▶ **Required action**: What lines in the records below hold the string "allelopathic"? Please show them.
Start of Block
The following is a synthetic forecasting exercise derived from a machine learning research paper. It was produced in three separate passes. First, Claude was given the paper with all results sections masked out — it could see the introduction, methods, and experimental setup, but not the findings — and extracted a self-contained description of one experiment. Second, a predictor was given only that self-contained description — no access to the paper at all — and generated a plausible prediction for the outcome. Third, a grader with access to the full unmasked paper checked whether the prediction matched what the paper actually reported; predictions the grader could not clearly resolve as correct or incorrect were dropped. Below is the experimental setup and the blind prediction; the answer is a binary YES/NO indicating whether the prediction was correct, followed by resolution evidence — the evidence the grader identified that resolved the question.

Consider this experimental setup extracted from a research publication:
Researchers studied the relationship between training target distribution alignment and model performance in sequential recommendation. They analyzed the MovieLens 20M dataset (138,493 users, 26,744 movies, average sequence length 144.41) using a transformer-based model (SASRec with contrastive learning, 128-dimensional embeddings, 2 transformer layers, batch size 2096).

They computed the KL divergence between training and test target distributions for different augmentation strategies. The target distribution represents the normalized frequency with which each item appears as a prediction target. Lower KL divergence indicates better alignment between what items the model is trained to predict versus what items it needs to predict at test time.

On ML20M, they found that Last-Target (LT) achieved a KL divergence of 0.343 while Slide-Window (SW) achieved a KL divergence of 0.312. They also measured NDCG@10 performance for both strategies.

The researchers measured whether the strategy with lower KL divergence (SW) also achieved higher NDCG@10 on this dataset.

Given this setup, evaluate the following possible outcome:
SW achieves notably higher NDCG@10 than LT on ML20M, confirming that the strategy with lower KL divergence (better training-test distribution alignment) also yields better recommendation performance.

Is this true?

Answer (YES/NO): NO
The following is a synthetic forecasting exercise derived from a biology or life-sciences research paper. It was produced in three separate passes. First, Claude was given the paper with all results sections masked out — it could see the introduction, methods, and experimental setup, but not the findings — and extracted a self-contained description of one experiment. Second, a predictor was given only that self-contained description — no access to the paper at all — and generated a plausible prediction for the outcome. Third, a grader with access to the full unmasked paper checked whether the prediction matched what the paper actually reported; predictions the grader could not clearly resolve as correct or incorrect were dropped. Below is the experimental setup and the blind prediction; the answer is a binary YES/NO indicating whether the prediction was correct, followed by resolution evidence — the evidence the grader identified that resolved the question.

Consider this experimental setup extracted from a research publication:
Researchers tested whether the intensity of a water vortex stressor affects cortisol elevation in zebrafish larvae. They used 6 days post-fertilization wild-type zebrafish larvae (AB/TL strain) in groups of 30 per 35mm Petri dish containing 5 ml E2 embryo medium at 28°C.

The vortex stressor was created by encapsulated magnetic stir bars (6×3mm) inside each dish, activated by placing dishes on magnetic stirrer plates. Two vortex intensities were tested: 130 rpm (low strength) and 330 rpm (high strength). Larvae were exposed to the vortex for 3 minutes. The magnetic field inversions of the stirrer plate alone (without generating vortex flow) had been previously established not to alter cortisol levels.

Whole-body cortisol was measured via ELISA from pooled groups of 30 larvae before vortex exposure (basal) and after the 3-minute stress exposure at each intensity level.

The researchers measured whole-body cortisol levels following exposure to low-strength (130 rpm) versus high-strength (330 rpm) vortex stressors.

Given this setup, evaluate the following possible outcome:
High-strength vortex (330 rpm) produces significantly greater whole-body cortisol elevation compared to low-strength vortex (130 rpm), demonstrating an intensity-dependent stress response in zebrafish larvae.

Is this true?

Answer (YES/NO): YES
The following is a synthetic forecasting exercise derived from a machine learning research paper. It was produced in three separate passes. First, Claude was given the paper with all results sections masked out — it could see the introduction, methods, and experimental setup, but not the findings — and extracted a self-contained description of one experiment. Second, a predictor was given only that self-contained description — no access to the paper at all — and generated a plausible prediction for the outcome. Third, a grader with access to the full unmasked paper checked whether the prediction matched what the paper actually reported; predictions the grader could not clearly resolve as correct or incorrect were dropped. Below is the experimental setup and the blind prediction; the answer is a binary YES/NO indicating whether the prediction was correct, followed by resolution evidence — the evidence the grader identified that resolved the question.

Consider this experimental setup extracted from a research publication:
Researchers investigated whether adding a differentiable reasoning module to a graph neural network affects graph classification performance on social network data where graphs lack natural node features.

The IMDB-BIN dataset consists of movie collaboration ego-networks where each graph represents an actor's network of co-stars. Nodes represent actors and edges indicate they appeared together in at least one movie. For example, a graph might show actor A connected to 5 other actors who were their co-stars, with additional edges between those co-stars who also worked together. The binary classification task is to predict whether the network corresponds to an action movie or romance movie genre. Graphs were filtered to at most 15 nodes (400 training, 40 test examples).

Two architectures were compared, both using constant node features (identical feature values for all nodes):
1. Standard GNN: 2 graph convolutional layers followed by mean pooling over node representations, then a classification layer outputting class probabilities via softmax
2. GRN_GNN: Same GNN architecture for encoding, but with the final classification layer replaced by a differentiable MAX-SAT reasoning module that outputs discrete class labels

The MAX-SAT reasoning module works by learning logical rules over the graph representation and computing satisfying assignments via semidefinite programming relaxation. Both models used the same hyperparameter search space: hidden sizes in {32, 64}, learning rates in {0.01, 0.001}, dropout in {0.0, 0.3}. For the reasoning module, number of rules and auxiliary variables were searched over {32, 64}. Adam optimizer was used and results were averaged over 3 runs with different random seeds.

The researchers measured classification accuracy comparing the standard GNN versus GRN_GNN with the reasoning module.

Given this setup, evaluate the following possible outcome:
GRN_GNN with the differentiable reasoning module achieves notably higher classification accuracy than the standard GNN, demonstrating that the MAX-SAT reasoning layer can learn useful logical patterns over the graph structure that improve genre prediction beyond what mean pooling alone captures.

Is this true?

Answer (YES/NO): NO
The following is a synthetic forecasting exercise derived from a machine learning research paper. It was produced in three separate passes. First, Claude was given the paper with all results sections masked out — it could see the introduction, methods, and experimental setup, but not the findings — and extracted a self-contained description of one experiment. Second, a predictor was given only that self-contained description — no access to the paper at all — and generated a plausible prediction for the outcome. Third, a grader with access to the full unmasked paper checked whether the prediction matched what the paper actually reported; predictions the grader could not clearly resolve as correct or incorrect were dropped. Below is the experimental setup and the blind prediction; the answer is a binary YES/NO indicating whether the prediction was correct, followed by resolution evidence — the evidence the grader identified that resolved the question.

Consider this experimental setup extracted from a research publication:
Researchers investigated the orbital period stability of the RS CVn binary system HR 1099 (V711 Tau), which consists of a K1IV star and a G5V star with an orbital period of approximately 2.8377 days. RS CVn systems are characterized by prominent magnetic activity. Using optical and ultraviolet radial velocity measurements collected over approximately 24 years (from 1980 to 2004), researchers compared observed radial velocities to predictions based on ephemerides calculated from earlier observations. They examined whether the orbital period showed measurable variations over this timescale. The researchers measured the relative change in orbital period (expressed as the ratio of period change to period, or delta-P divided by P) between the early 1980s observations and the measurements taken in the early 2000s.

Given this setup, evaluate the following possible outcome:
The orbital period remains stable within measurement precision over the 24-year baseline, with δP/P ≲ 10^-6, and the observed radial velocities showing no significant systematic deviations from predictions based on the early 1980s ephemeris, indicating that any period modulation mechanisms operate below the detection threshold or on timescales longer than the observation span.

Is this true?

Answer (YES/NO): NO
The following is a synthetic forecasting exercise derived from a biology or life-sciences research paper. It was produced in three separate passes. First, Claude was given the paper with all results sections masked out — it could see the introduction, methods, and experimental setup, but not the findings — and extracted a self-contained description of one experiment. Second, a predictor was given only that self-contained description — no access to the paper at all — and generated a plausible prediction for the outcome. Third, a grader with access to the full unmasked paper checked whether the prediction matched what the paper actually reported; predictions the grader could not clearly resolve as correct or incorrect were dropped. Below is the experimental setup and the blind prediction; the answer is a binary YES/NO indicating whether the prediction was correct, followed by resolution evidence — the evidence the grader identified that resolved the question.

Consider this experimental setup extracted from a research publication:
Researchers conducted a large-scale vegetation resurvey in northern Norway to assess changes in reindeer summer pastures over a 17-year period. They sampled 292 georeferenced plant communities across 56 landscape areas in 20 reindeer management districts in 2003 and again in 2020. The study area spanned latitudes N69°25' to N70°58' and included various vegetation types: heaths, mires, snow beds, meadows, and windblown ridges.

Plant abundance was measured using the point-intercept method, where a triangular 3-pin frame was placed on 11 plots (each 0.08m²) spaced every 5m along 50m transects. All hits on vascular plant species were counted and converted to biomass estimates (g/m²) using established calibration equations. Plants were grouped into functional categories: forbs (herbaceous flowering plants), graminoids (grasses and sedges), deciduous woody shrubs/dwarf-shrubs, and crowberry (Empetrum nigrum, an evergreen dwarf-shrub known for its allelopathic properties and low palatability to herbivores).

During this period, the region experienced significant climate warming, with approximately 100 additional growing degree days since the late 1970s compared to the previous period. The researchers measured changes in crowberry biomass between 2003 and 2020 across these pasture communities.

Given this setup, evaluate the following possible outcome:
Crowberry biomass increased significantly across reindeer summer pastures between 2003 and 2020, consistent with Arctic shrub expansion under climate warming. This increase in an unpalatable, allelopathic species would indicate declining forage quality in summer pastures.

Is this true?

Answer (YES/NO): YES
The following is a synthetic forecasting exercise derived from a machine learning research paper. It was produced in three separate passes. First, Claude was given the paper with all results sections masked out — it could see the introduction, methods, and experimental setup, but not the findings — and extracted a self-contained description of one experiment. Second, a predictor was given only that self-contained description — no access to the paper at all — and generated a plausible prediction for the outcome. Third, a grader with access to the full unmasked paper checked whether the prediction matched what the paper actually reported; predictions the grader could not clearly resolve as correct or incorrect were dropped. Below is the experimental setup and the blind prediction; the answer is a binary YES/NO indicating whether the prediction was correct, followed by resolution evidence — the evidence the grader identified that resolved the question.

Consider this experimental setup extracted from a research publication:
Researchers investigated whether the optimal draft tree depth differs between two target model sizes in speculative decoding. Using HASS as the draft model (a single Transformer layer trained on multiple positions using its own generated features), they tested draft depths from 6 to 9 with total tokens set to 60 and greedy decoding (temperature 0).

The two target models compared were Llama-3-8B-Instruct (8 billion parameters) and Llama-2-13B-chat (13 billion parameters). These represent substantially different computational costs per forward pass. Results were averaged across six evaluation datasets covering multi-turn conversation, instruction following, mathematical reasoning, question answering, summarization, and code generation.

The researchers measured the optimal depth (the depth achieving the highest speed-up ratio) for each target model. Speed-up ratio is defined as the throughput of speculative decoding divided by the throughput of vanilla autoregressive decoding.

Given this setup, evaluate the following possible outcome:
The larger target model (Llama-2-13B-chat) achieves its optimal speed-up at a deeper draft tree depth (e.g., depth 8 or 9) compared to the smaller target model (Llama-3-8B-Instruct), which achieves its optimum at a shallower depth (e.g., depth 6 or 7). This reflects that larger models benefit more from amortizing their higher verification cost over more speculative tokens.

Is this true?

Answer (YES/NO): NO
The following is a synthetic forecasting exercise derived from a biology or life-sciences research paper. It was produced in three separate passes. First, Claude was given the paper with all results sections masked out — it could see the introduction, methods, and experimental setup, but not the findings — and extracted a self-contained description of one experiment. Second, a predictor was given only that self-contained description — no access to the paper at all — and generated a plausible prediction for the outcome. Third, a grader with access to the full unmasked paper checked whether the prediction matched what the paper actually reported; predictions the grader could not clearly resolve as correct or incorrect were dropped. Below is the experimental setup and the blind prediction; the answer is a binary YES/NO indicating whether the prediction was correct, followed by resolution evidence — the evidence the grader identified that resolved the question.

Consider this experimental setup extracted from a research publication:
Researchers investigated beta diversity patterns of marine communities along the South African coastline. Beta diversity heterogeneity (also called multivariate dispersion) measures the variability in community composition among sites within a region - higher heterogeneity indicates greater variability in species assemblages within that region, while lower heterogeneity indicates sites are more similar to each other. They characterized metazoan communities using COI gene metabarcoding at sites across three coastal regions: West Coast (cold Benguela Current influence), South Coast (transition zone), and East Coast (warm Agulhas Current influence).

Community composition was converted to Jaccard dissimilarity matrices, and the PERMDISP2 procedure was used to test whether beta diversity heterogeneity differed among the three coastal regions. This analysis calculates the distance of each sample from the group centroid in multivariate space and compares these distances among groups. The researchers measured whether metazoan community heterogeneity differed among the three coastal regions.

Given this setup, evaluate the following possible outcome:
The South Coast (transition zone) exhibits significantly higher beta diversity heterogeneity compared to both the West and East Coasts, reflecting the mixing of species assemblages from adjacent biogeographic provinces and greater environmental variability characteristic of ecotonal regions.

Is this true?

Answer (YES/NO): NO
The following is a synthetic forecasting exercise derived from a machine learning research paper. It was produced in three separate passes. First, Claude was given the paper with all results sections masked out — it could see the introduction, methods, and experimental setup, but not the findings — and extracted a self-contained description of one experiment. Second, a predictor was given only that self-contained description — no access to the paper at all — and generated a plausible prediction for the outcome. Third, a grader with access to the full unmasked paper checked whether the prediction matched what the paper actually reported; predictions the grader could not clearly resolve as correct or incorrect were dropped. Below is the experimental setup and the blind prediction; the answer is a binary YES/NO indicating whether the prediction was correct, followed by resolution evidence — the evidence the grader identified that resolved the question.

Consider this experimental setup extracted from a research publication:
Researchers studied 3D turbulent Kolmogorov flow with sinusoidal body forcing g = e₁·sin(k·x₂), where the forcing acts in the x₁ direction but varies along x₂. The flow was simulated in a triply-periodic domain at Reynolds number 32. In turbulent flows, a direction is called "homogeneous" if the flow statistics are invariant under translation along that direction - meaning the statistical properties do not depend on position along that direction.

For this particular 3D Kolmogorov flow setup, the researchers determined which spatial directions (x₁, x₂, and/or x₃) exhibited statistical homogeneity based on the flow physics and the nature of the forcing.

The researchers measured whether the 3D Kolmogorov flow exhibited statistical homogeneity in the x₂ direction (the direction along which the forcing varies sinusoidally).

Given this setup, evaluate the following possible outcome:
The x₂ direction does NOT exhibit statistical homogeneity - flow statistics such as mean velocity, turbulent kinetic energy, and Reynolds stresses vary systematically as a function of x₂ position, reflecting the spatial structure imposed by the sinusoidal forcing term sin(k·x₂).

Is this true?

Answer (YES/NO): YES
End of Block
▶ **Result of the task**:
Plant abundance was measured using the point-intercept method, where a triangular 3-pin frame was placed on 11 plots (each 0.08m²) spaced every 5m along 50m transects. All hits on vascular plant species were counted and converted to biomass estimates (g/m²) using established calibration equations. Plants were grouped into functional categories: forbs (herbaceous flowering plants), graminoids (grasses and sedges), deciduous woody shrubs/dwarf-shrubs, and crowberry (Empetrum nigrum, an evergreen dwarf-shrub known for its allelopathic properties and low palatability to herbivores).
Crowberry biomass increased significantly across reindeer summer pastures between 2003 and 2020, consistent with Arctic shrub expansion under climate warming. This increase in an unpalatable, allelopathic species would indicate declining forage quality in summer pastures.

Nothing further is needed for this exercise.